──────── INPUT DATA

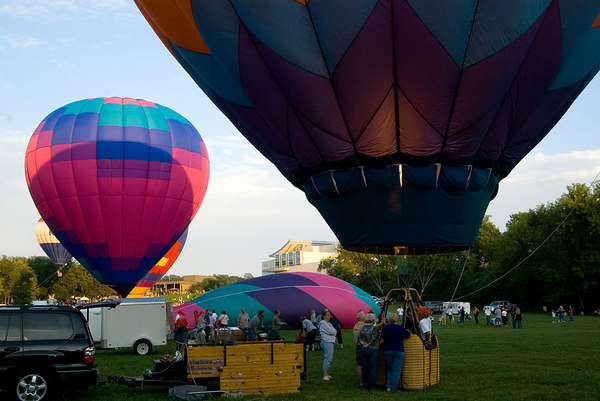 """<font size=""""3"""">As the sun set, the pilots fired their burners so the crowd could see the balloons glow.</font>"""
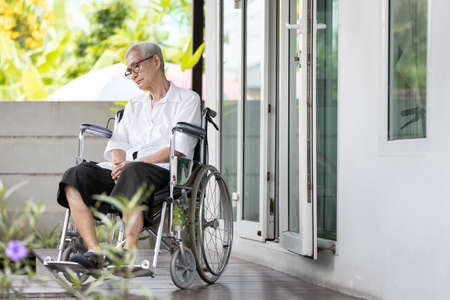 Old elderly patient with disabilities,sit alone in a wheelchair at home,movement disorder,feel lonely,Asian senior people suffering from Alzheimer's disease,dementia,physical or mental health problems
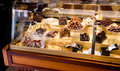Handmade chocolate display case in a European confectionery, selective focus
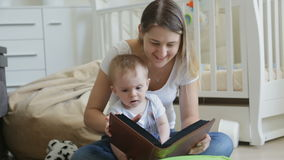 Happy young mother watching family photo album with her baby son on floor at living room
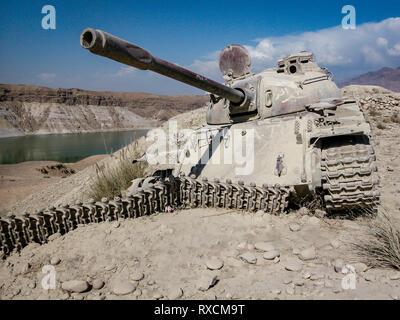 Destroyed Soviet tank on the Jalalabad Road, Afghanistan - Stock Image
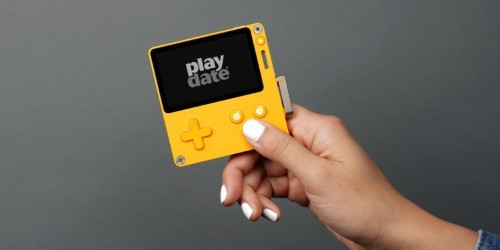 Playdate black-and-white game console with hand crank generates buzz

────────────────
──────── INPUT DATA

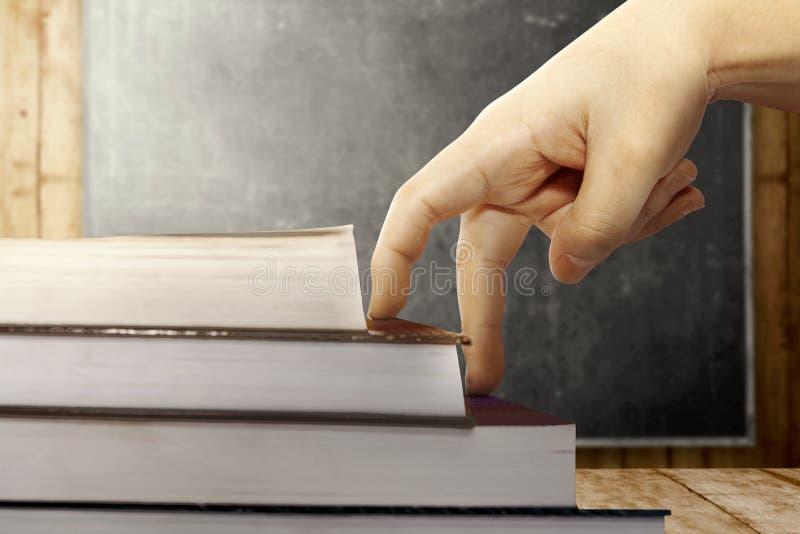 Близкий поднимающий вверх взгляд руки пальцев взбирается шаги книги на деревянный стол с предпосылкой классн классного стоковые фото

────────────────
──────── INPUT DATA

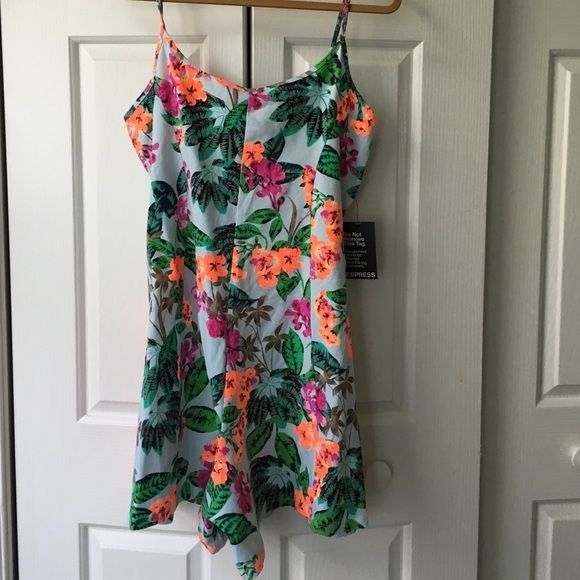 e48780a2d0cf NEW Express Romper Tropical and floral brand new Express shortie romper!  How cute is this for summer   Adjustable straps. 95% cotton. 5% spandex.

────────────────

**INSTRUCTIONS FOR THE TASK**
Word for word, retype the lines in the entries above that run from the one with "Destroyed Soviet tank" through the one with "Playdate black-and-white game". Both ends count; pictures do not.

**EXERCISE ANSWER**
 Destroyed Soviet tank on the Jalalabad Road, Afghanistan - Stock Image
 Playdate black-and-white game console with hand crank generates buzz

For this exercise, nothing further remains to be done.